Corpus hermeticum – Parte 1 (Poimandres)

Cerberus
Escrito por Cerberus

Um dia, em que comecei a refletir acerca dos seres, e meu pensamento deixou-se planar nas alturas enquanto meus sentidos corporais estavam como que atados, como acontece àqueles atingidos por um sono pesado pelo excesso de alimentação ou de uma grande fatiga corporal, pareceu que se me delineava um ser de um talhe imenso, além de toda medida definível, que me chamou pelo meu nome e disse: “Que desejas ouvir e ver, e pelo pensamento aprender a conhecer?”

E eu lhe disse “Mas tu, quem és?”. – “Eu”, disse ele, “eu sou Poimandres, o Noús da Soberania absoluta. Eu sei o que queres e estou contigo em todo lugar”. E eu disse: “Quero ser instruído sobre os seres, compreender sua natureza, conhecer Deus. Oh! como desejo entender!” Respondeu-me ele por sua vez: “Mantém em teu intelecto tudo o que desejas aprender e eu te instruirei.”

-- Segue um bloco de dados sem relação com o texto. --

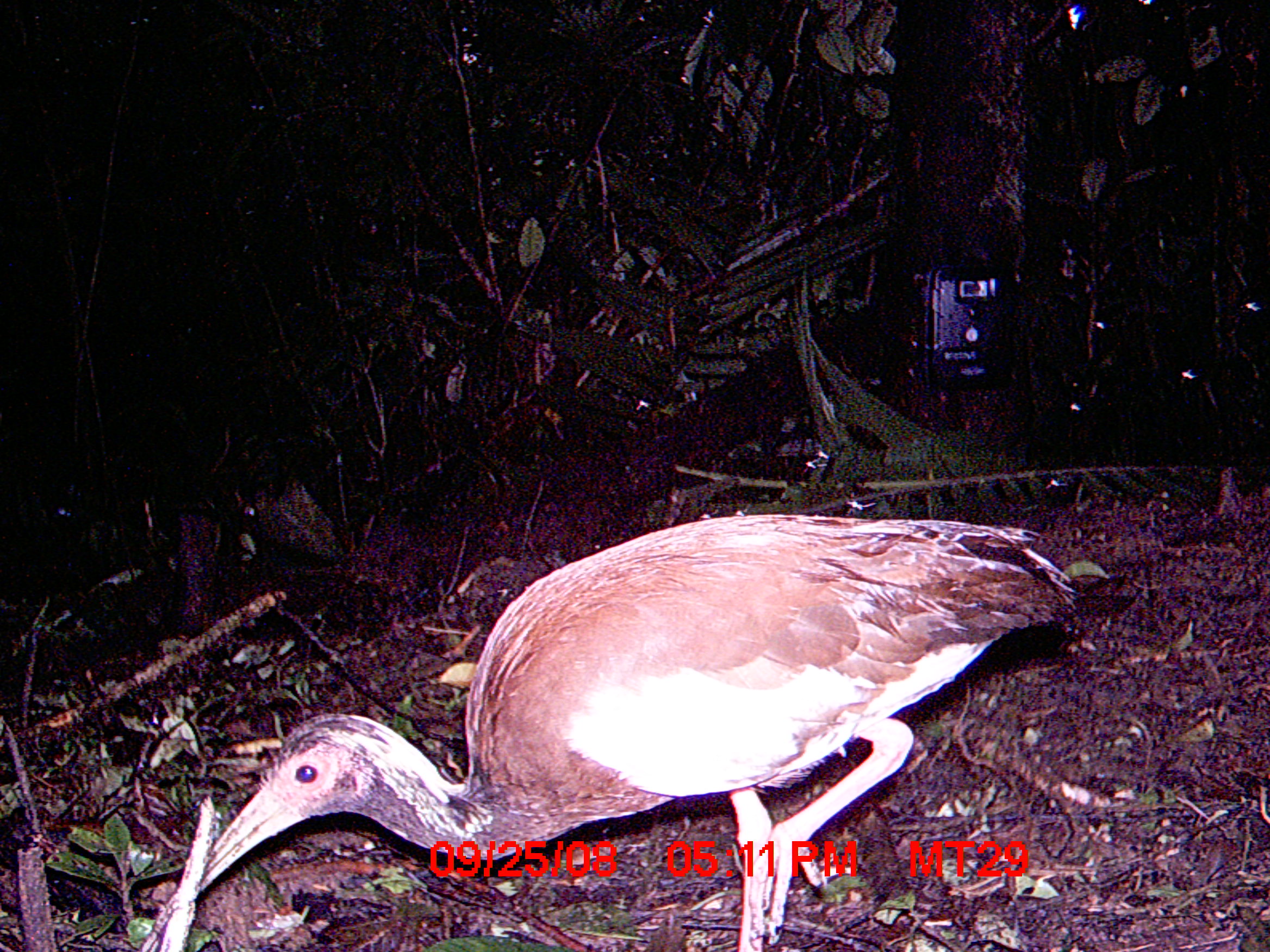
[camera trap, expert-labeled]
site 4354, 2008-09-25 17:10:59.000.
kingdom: Animalia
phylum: Chordata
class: Aves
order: Cuculiformes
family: Cuculidae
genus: Coua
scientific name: Coua serriana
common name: red-breasted coua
Coua serriana (red-breasted coua), count 1.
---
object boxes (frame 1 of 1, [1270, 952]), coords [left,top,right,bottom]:
coua serriana: [197,509,1081,949]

A essas palavras mudou de aspecto e, subitamente, tudo se abriu diante de mim num momento, e tive uma visão sem limites, tudo tornou-se luz, serena e alegre, e ao vê-la apaixonei-me por ela. E pouco depois surgiu uma obscuridade dirigindo-se para baixo, em sua natureza assustadora e sombria, enrolando-se em espirais tortuosas, como uma serpente, foi assim que a percebi. Depois esta obscuridade transformou-se numa espécie de natureza úmida, agitada de uma maneira indizível e exalando um vapor, como o que sai do fogo e produzindo uma espécie de som, um gemido indescritível. Depois lançando um grito de apelo, sem articulação, tal que o comparei a uma voz de fogo, e ainda que saindo da luz auto-existente; um Verbo santo veio cobrir a Natureza, e um fogo sem mistura exalta-se da natureza úmida em direção à região sublime, era leve, vivo e ativo ao mesmo tempo; e o ar, sendo leve, seguia ao sopro ígneo elevando-se ao fogo, a partir da terra e da água, de forma a parecer preso ao fogo; pela terra e pela água, permaneciam no mesmo lugar, se bem que não se percebesse a terra separada da água: estavam continuamente em movimento sob a ação do sopro do Verbo que colocara-se sobre elas, segundo percebia minha audição.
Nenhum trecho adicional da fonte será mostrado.